#### [EXTRACT PROVIDED]
##########

¹ Laboratoire de Physique des Solides, Université Paris Sud, Bâtiment 510, Orsay, France
² Laboratoire de Mineralogie-Cristallographie and Institut de Physique du Globe de Paris, 4, place Jussieu, 75252 Paris cedex 05, France
³ Laboratoire de Géochimie des Isotopes Stables, Institut de Physique du Globe de Paris, 4, place Jussieu, 75252 Paris cedex 05, France

Correspondence: ^* E-mail: guyot{at}lmcp.jussieu.fr

Silicate perovskite-magnesiowüstite assemblages synthesized from natural olivine in the multi-anvil press and diamond-anvil cell were studied by electron energy-loss spectroscopy (EELS). Spectra of crystalline silicate perovskite, and its post-amorphization phase, as well as magnesiowüstite were collected at the Fe and Si L_2,3 edge, and in the low loss (<50 eV) domain. The technique of line spectra ensuring very low beam doses allows good quality spectra to be collected from crystalline perovskite prior to amorphization and permits characterization of coexisting crystals of perovskite and magnesiowüstite. Spectra at the Si L_2,3 edge show that the beam-induced amorphization of silicate perovskite is accompanied by a change from sixfold to fourfold oxygen coordination of silicon atoms. Spectra at the Fe L_2,3 edge show that Fe²⁺ is the major form of Fe in olivine, ringwoodite, and magnesiowüstite, whereas Fe³⁺ is dominant in crystalline silicate perovskite and its amorphization products. In magnesiowüstite and silicate perovskite observed in contact in these samples, Fe³⁺ is strongly partitioned into the silicate phase.

##########

#### [SUPPLIED ENTRIES]
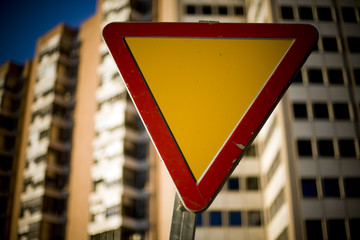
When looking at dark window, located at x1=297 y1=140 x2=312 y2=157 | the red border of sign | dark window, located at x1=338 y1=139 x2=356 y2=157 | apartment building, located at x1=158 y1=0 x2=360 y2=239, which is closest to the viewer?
the red border of sign

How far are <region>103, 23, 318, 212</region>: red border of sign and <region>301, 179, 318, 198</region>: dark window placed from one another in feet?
85.5

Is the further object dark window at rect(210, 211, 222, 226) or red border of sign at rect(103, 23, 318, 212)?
dark window at rect(210, 211, 222, 226)

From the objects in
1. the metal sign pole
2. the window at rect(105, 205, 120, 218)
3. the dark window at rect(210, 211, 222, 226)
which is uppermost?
the window at rect(105, 205, 120, 218)

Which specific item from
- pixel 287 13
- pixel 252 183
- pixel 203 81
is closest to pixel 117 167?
pixel 252 183

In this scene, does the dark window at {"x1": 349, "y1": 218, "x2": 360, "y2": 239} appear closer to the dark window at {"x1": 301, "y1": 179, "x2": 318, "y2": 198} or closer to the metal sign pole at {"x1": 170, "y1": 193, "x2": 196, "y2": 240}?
the dark window at {"x1": 301, "y1": 179, "x2": 318, "y2": 198}

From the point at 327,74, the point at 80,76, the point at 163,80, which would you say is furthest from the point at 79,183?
the point at 163,80

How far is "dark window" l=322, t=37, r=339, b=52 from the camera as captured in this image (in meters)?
30.3

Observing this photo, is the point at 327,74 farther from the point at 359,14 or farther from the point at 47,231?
the point at 47,231

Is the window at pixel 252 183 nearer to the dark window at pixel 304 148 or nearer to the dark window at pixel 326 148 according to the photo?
the dark window at pixel 304 148

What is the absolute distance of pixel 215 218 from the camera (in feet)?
102

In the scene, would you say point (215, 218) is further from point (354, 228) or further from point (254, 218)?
point (354, 228)

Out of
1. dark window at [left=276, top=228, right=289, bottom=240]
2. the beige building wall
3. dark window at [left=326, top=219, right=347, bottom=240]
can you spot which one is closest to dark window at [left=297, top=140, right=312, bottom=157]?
dark window at [left=326, top=219, right=347, bottom=240]

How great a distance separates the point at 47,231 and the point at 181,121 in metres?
35.9

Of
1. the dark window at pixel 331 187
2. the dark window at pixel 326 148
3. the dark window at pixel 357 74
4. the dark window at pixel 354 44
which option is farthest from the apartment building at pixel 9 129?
the dark window at pixel 354 44
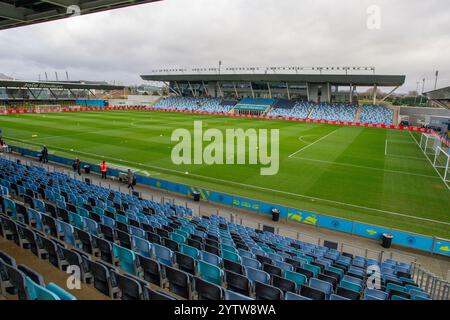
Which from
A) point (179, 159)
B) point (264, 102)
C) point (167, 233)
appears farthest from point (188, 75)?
point (167, 233)

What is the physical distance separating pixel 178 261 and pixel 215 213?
9.55 metres

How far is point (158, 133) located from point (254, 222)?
2878 cm

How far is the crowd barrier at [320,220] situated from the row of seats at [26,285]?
41.4ft

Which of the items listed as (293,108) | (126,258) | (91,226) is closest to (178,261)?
(126,258)

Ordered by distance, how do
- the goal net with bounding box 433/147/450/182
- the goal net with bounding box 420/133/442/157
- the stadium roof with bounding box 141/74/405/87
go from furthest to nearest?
the stadium roof with bounding box 141/74/405/87, the goal net with bounding box 420/133/442/157, the goal net with bounding box 433/147/450/182

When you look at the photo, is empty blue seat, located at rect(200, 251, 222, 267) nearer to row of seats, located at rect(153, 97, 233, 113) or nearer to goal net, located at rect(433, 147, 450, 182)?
goal net, located at rect(433, 147, 450, 182)

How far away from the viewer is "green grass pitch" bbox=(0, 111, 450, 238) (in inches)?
701

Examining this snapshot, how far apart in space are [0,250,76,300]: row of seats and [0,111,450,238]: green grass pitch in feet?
49.7

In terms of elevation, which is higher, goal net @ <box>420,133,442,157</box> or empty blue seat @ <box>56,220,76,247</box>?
empty blue seat @ <box>56,220,76,247</box>

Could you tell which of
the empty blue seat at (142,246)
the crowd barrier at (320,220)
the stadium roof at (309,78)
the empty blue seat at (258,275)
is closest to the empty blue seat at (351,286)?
the empty blue seat at (258,275)

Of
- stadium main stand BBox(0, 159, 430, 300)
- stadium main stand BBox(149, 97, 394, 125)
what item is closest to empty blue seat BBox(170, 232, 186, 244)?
stadium main stand BBox(0, 159, 430, 300)

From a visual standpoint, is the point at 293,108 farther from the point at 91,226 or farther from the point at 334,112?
the point at 91,226

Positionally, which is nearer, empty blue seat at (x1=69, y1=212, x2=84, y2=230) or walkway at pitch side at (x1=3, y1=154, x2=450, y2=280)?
empty blue seat at (x1=69, y1=212, x2=84, y2=230)

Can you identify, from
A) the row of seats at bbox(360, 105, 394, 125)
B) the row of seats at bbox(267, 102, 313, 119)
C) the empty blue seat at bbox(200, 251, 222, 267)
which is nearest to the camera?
the empty blue seat at bbox(200, 251, 222, 267)
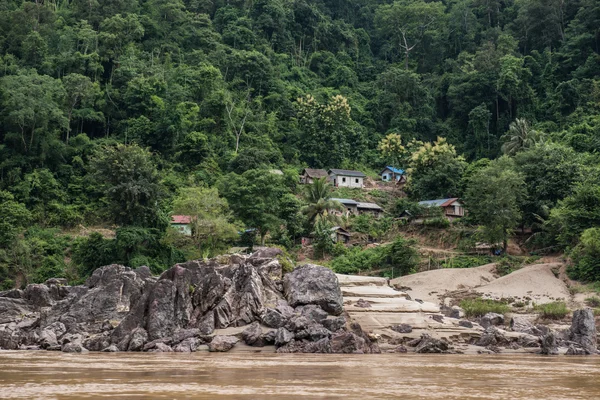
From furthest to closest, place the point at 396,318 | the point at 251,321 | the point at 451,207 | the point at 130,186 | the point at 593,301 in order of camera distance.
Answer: the point at 451,207 → the point at 130,186 → the point at 593,301 → the point at 396,318 → the point at 251,321

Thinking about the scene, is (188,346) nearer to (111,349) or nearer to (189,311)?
(189,311)

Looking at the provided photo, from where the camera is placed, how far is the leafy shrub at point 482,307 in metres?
42.9

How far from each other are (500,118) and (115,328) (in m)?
69.6

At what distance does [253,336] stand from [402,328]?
7776mm

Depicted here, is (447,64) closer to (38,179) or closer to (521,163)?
(521,163)

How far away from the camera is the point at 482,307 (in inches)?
1706

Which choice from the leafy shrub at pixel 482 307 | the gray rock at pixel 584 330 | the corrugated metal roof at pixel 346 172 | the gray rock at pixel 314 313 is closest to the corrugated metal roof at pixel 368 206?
the corrugated metal roof at pixel 346 172

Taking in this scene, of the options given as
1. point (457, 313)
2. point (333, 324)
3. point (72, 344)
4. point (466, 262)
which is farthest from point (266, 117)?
point (72, 344)

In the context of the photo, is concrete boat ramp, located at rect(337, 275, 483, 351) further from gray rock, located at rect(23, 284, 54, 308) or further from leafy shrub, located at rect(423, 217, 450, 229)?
leafy shrub, located at rect(423, 217, 450, 229)

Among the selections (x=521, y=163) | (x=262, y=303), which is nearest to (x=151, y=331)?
(x=262, y=303)

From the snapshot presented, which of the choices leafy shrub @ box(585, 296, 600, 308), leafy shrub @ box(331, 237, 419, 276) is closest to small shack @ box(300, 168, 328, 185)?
leafy shrub @ box(331, 237, 419, 276)

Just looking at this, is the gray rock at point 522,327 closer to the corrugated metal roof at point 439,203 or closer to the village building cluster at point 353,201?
the village building cluster at point 353,201

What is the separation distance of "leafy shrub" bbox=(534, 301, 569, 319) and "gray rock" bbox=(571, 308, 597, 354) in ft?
20.2

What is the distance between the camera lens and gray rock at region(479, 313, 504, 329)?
39.3 meters
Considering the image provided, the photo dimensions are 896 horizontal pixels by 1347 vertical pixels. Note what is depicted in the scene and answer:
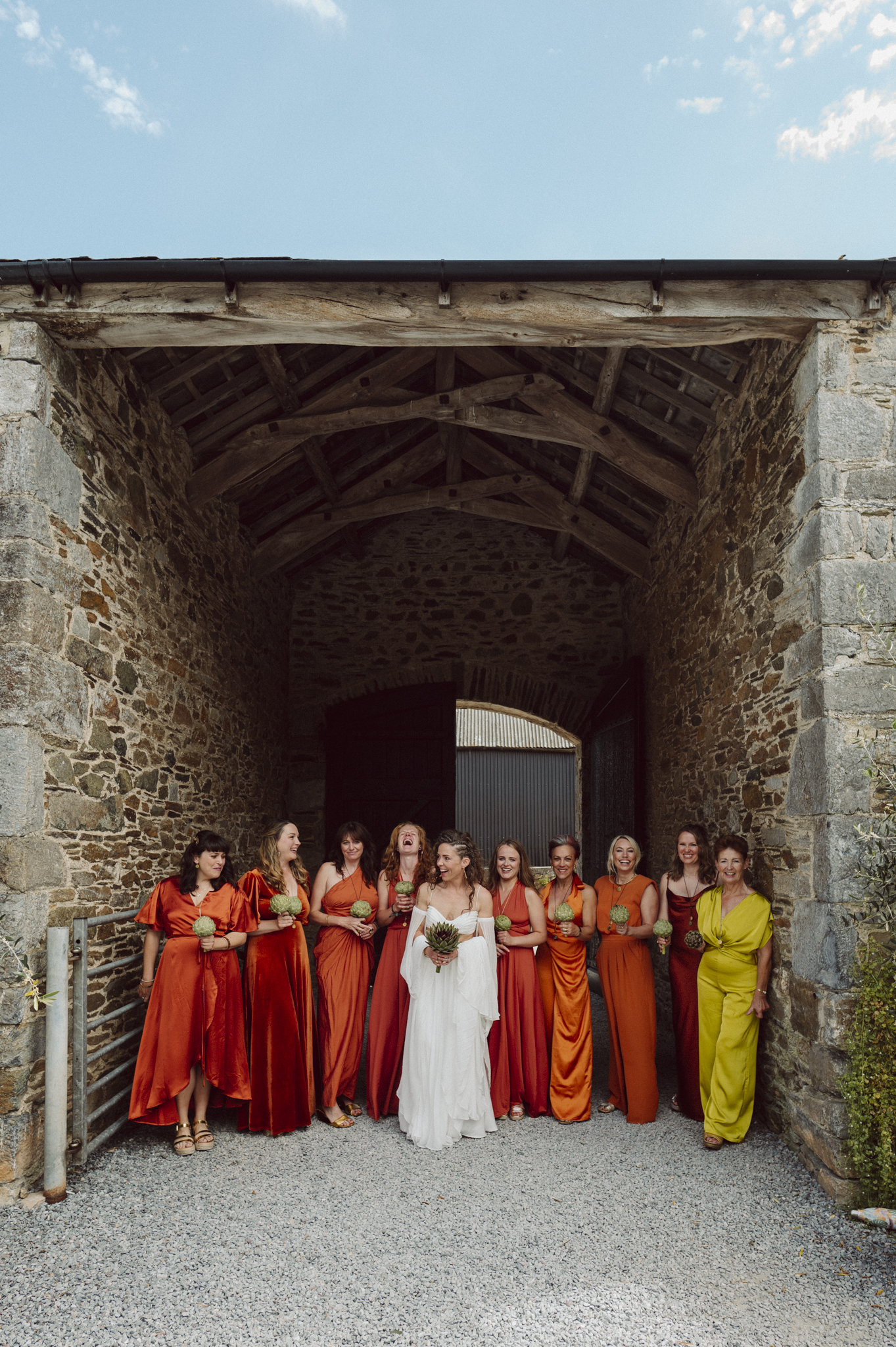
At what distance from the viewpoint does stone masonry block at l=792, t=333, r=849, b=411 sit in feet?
13.0

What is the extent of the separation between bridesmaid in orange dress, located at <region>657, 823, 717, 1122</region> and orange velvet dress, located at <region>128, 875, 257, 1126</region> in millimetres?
2359

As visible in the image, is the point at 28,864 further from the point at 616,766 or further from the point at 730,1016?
the point at 616,766

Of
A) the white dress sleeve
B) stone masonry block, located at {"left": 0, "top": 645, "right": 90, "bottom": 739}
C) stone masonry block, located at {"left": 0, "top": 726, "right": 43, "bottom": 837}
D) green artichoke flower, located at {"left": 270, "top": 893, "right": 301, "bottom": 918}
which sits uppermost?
stone masonry block, located at {"left": 0, "top": 645, "right": 90, "bottom": 739}

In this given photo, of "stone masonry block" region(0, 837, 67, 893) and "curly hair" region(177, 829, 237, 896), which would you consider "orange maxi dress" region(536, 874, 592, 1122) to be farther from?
"stone masonry block" region(0, 837, 67, 893)

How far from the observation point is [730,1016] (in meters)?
4.21

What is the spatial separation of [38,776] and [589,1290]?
3035 millimetres

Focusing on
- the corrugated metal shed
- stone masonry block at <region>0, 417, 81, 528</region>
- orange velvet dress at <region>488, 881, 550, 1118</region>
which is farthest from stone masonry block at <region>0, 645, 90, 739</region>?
the corrugated metal shed

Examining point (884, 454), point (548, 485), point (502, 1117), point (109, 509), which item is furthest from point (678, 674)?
point (109, 509)

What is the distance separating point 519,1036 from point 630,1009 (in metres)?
0.65

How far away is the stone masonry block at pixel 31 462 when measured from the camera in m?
3.79

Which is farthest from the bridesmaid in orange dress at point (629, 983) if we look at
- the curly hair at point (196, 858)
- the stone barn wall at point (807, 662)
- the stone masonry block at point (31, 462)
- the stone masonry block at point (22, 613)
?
the stone masonry block at point (31, 462)

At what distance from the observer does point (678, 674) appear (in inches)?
269

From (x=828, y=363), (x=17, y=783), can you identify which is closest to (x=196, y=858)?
(x=17, y=783)

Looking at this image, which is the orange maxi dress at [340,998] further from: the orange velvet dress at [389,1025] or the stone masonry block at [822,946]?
the stone masonry block at [822,946]
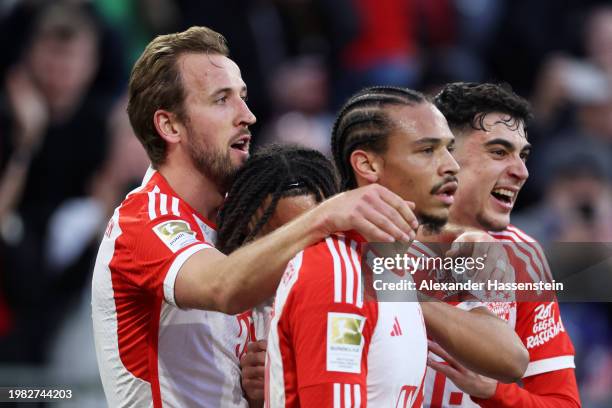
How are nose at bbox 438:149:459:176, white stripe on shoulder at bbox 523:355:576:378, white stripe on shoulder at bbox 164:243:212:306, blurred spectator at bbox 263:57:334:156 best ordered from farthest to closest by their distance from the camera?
blurred spectator at bbox 263:57:334:156 → white stripe on shoulder at bbox 523:355:576:378 → white stripe on shoulder at bbox 164:243:212:306 → nose at bbox 438:149:459:176

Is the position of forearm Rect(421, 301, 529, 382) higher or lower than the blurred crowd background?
lower

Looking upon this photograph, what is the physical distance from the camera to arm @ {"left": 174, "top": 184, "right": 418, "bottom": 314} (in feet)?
11.2

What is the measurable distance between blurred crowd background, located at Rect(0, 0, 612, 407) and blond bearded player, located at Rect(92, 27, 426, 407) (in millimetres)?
2630

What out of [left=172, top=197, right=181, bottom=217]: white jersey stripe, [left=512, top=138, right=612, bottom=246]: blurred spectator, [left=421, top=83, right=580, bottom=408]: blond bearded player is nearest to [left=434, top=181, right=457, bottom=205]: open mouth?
[left=421, top=83, right=580, bottom=408]: blond bearded player

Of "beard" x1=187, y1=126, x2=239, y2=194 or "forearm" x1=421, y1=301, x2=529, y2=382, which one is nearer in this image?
"forearm" x1=421, y1=301, x2=529, y2=382

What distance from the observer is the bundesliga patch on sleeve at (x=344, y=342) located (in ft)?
10.7

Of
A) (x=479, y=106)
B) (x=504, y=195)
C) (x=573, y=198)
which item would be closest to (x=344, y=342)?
(x=504, y=195)

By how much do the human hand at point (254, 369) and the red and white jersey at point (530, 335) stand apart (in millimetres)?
761

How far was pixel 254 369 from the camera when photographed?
410 centimetres

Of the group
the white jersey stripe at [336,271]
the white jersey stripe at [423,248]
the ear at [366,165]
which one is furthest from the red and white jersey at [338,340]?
the white jersey stripe at [423,248]

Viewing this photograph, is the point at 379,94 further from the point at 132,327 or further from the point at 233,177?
the point at 132,327

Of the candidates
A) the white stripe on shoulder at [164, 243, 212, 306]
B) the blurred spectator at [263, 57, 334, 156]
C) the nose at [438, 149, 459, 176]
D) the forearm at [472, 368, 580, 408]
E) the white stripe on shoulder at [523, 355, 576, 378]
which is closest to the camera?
the nose at [438, 149, 459, 176]

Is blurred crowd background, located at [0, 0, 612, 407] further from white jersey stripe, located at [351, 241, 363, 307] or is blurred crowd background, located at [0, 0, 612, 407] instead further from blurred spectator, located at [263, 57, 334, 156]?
white jersey stripe, located at [351, 241, 363, 307]

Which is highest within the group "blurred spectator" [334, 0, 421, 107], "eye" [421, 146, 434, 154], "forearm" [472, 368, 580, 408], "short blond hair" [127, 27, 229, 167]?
"blurred spectator" [334, 0, 421, 107]
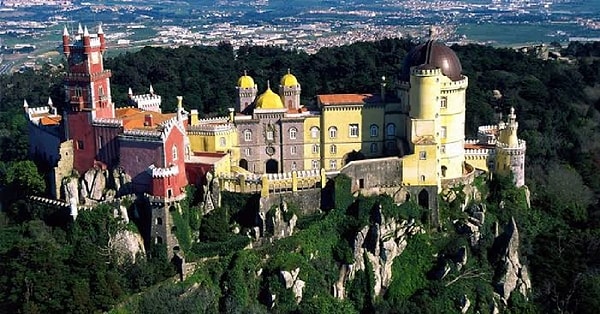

##########

#### [PROBLEMS AND TASKS]
**1)** According to the perovskite abstract, which form of iron is dominant in crystalline silicate perovskite?
**2)** Carry the perovskite abstract forward, picking up after its final sentence.
The rows play no part in what is asked here.

#### [RESULTS FOR EACH TASK]
**1)** Fe³⁺

**2)**
Careful experimental substraction of zero-loss peak by off Bragg acquisition of electron energy-loss spectra allows good quality low loss spectra to be collected from crystalline silicate perovskite and magnesiowüstite. In magnesiowüstite, interband transitions are well characterized, leading to a measured gap of 7.8 eV, in agreement with previous theoretical calculations. Interband transitions at 10 eV and 12.5 eV are also well resolved in crystalline silicate perovskite, leading to a gap of about 9.5 eV.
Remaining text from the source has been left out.